Documento de origem
━━━━━━━━
Aliás, este em momento algum foi amparado pela sobredita lei.

Diante
disso, resta saber: (a) É possível que o homem seja vítima do delito de
violência doméstica? (b) A Lei Maria da Penha viola o princípio de igualdade ou
atenua o desnível existente entre o homem e a mulher? (c) É privativo da
Constituição estabelecer normas de tratamento diferenciado?

Doravante,
passemos a enfrentar o problema.

2. Sujeito
passivo do delito de violência doméstica

De
acordo com o art. 226, § 8º, da CF/88 a entidade familiar tem
especial proteção do Estado, competindo a este assegurar àquela assistência
para cada um de seus integrantes.

Todavia, a Lei Maria da Penha endereçou sua proteção apenas às mulheres,
sendo que, em seu art. 7º elencou de modo exemplificativo formas de violência
doméstica e familiar, tais como: violência física, entendida como qualquer
conduta que ofenda a integridade ou a saúde do corpo; violência psicológica
compreendida como qualquer conduta que lhe cause dano emocional, diminuição da
auto-estima, humilhação e outros.

Ora, é indubitável que os de sexo masculino também podem ser vítimas de
violência doméstica. Imaginemos, por exemplo, a situação de um homem que, em
virtude de seu desemprego, é humilhado pela sua mulher, ou, ainda, a hipótese
de uma mulher, campeã de

artes marciais, que, em um “dia de fúria”, agride o seu marido, de corpo franzino,
causando-lhe lesões corporais.

O fato de a Lei Maria da Penha não regulamentar a
situação do homem sugere a pseudo-idéia de que, por isso, seria
inconstitucional, mas esse não é o melhor entendimento.

Com efeito, o legislador falhou em inobservar o
mandamento inserto no art. 226, § 8º, da CF/88 que previu assistência a cada
um dos integrantes da entidade familiar. Contudo, à vista do princípio de
isonomia material, é possível afastar esse equívoco, e, via de conseqüência,
adequar a Lei 11.340/06 a ordem constitucional.
━━━━━━━━
Material
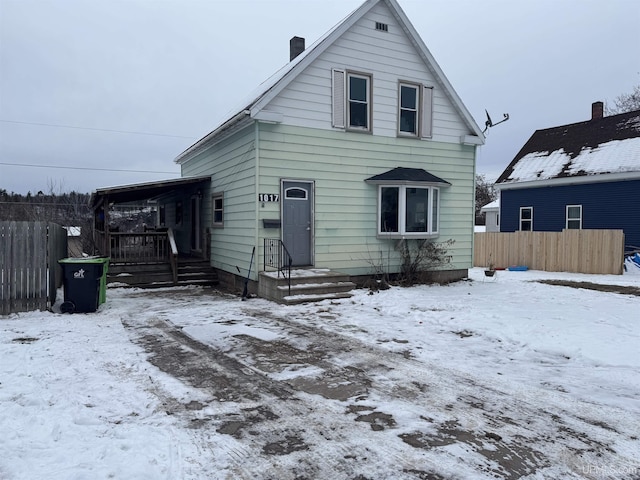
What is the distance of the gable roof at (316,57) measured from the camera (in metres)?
━━━━━━━━
Por favor, devolva o trecho do documento de origem que vai de "Com efeito, o" a "a ordem constitucional.", sem nenhuma alteração. O material não tem relação alguma com o documento de origem.

Com efeito, o legislador falhou em inobservar o
mandamento inserto no art. 226, § 8º, da CF/88 que previu assistência a cada
um dos integrantes da entidade familiar. Contudo, à vista do princípio de
isonomia material, é possível afastar esse equívoco, e, via de conseqüência,
adequar a Lei 11.340/06 a ordem constitucional.